[Extract provided Boundary: Start]

Three months ago, I predicted that Barack Obama would be defeated in his bid for re-election. In making that call, I wasn’t exactly going out on a limb. No president since World War II has secured a second term with an economy as bad as the one the country is dealing with now.
Most assuredly, Obama’s predecessor bears much of the blame for the current mess, but Obama has had his share of missteps in trying to right the ship. His initial stimulus package was too small and too diffuse. His battle to get a health care reform bill enacted into law was too protracted and has been poorly explained. He hasn’t prevailed in his fights with the Republican-dominated Congress that resulted from his inept control of the “message-war” during the first two years of his presidency.
And, most importantly, he didn’t prepare the country for the extended economic misery it is suffering through, very possibly because neither he nor his economic team thought it would be this bad.
Put it all together and you have a failed presidency by any reasonable measure of that term.

[Extract provided Boundary: End]

Using the information -
a) Reproduce everything in the commentary on Obama's re-election, from "Three months ago, I" down to "of his presidency.".
b) Answer these questions from the commentary on Obama's re-election:
(i) How long ago did the writer predict that Obama would be defeated?
(ii) What two faults does the writer find in Obama's initial stimulus package?
(iii) What does the writer name as Obama's most important failing?

[Provided data Boundary: Start]

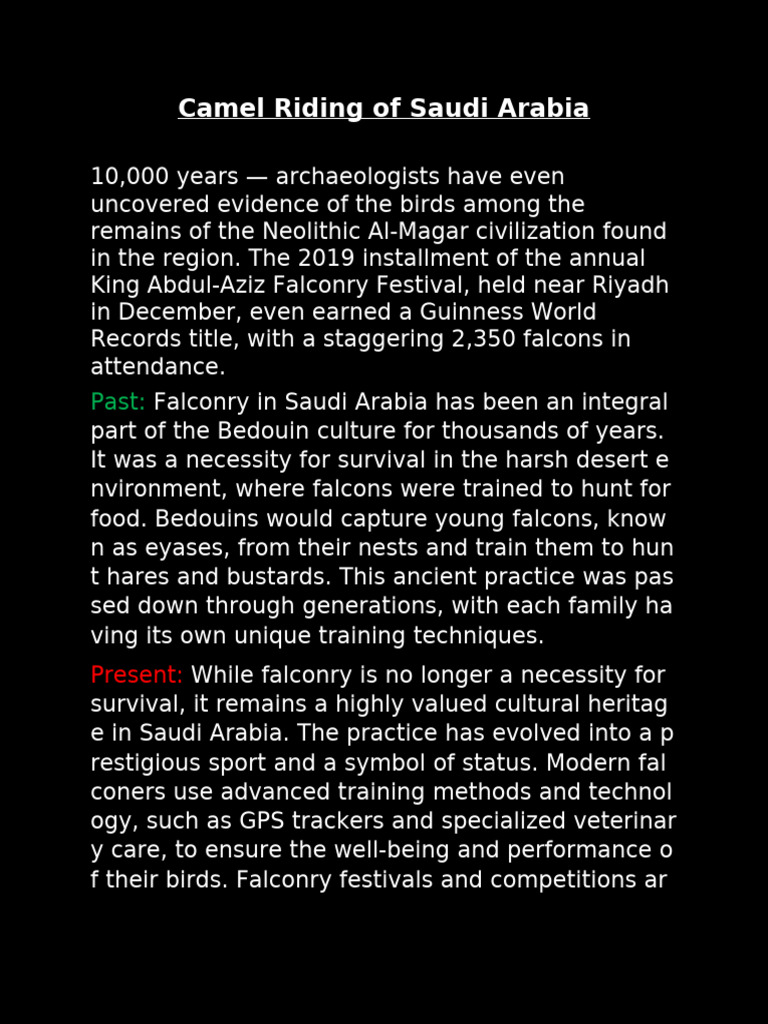 Camel Riding of Saudi Arabia

10,000 years — archaeologists have even uncovered evidence of the birds among the remains of the Neolithic Al-Magar civilization found in the region. The 2019 installment of the annual King Abdul-Aziz Falconry Festival, held near Riyadh in December, even earned a Guinness World Records title, with a staggering 2,350 falcons in attendance.

Past: Falconry in Saudi Arabia has been an integral part of the Bedouin culture for thousands of years. It was a necessity for survival in the harsh desert e nvironment, where falcons were trained to hunt for food. Bedouins would capture young falcons, know n as eyases, from their nests and train them to hun t hares and bustards. This ancient practice was pas sed down through generations, with each family ha ving its own unique training techniques.

Present: While falconry is no longer a necessity for survival, it remains a highly valued cultural heritag e in Saudi Arabia. The practice has evolved into a p restigious sport and a symbol of status. Modern fal coners use advanced training methods and technol ogy, such as GPS trackers and specialized veterinar y care, to ensure the well-being and performance o f their birds. Falconry festivals and competitions ar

[Provided data Boundary: End]

Answers to the exercise -
a)
Three months ago, I predicted that Barack Obama would be defeated in his bid for re-election. In making that call, I wasn’t exactly going out on a limb. No president since World War II has secured a second term with an economy as bad as the one the country is dealing with now.
Most assuredly, Obama’s predecessor bears much of the blame for the current mess, but Obama has had his share of missteps in trying to right the ship. His initial stimulus package was too small and too diffuse. His battle to get a health care reform bill enacted into law was too protracted and has been poorly explained. He hasn’t prevailed in his fights with the Republican-dominated Congress that resulted from his inept control of the “message-war” during the first two years of his presidency.

b)
(i) Three months ago.
(ii) It was too small and too diffuse.
(iii) He didn't prepare the country for the extended economic misery it is suffering through.